Managing transactions in the cloud, Part 2: Meeting the challenges

Posted by André on 2019-04-25.

In Part 1 of this series, you learned about transaction processing and distributed transactions. Transactional properties help to reduce the error-handling effort in an application. But we also found that distributed transactions, which manage transactions across multiple resources, are not necessarily available in cloud-based runtimes. Here in Part 2, we look at the cloud setup, and ways of ensuring transactional qualities across multiple resource managers even without distributed transactions.

Note: this article has originally been published on IBM's developerWorks website on 18. March 2017, and is here republished within IBM's publishing guidelines.

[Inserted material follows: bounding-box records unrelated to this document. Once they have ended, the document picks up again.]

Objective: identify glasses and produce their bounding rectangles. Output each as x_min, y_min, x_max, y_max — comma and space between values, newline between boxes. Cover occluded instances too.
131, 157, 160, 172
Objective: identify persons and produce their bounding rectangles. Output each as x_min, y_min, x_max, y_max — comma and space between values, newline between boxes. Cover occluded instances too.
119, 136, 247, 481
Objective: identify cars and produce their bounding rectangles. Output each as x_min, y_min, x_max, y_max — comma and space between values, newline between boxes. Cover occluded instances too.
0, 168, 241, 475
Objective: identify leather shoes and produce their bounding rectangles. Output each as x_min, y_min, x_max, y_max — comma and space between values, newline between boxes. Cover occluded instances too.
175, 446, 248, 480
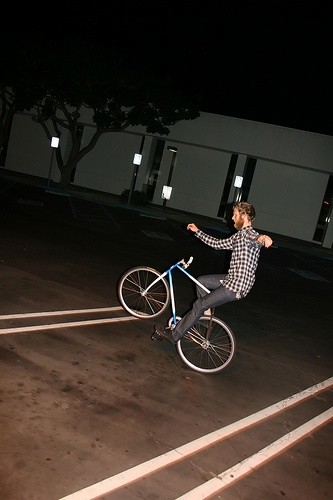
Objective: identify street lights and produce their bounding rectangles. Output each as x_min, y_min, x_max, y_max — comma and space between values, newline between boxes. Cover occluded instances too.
127, 153, 143, 204
47, 136, 60, 186
160, 145, 178, 209
233, 175, 244, 202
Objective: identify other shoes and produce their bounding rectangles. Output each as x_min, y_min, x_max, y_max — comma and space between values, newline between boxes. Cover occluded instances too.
198, 316, 213, 329
155, 323, 172, 341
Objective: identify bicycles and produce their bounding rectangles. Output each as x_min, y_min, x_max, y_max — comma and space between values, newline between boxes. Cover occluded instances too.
118, 256, 237, 374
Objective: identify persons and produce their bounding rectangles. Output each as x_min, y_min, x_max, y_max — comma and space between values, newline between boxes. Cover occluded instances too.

In a cloud setup, distributed transactions are frowned upon even more than in a classical setup. Resources (resource managers such as databases) can be volatile, as can transaction managers. They can be started or stopped at any time to adjust for different load situations. Restarting a resource manager aborts all transactions currently active in it, but what about transaction managers in the middle of the voting phase of a distributed transaction? Without the persistent transaction manager transaction log, transactions are lost in limbo and resources locked for those transactions will never be released by their resource managers.

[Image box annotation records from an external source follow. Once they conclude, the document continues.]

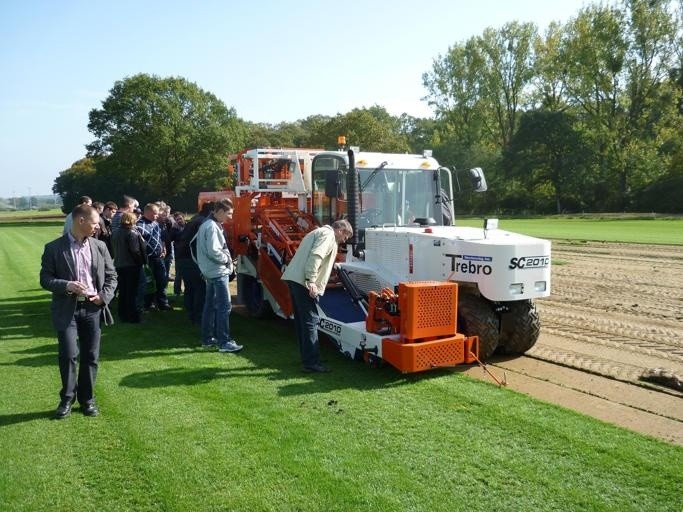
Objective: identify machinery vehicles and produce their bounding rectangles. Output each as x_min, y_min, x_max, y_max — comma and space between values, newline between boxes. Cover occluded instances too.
198, 136, 551, 387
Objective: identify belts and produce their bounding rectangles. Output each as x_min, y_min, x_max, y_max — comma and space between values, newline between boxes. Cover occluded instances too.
77, 297, 88, 302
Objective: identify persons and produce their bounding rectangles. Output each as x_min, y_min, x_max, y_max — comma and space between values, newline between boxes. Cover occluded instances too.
39, 202, 118, 419
397, 200, 416, 226
281, 218, 352, 374
60, 194, 244, 354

Also in a cloud setup, as well as in some previous service-oriented architecture (SOA) setups, the protocols used to call a resource manager very often do not support transactions (such as REST over HTTP calls). With such a protocol, a call is equivalent to an autocommitted operation, as described in Part 1.

The cloud makes it easier to quickly deploy new versions or quickly scale your application, but it can be more difficult for the application programmer. Using what you have learned here about transaction management should help you create applications that work better in the cloud.

Therefore, while you could probably set up the application servers in the cloud with a shared, persistent transaction log on separate storage infrastructure to compensate for volatile operations, popular communication protocols that do not support transactions prevent the use of transactions.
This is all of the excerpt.